Extracted text Block Start

Question Number 495 by 13/NaSaNa(N)056565 last updated on 25/Jan/15
![∫sec^3 xdx](https://www.tinkutara.com/question/Q495.png)
$$\int\mathrm{sec}^{\mathrm{3}} {xdx} \\ $$
Answered by prakash jain last updated on 15/Jan/15
![tan x=t sec^2 x dx=dt sec x=(√(1+t^2 )) ∫sec^3 x dx=∫(√(1+t^2 ))dt =(t/2)(√(1+t^2 ))+(1/2)ln ∣t+(√(1+t^2 ))∣+C =((tan x sec x)/2)+(1/2)ln ∣sec x+tan x∣+C](https://www.tinkutara.com/question/Q496.png)

Extracted text Block End
Records Block Start

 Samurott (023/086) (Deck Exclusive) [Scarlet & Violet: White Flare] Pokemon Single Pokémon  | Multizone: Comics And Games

Records Block End
Records Block Start

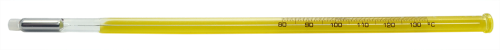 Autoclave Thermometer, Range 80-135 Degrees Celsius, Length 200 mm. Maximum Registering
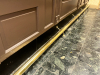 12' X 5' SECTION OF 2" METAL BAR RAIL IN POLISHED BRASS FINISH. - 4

Records Block End

◆ **Task directions**
Using the forum thread on integrating sec^3 x, decide whether each statement agrees with it: (a) the answer begins with the substitution sec x = t; (b) the answer was given by the user who posted the question; (c) the final result includes a term of one half times the natural log of the absolute value of sec x + tan x. Give yes or no for each, with the words from the thread that decide it, quoted verbatim. The rows play no part in the work here.

◆ **Answer space**
(a) No: "tan x=t"
(b) No: "Answered by prakash jain"
(c) Yes: "(1/2)ln ∣sec x+tan x∣+C"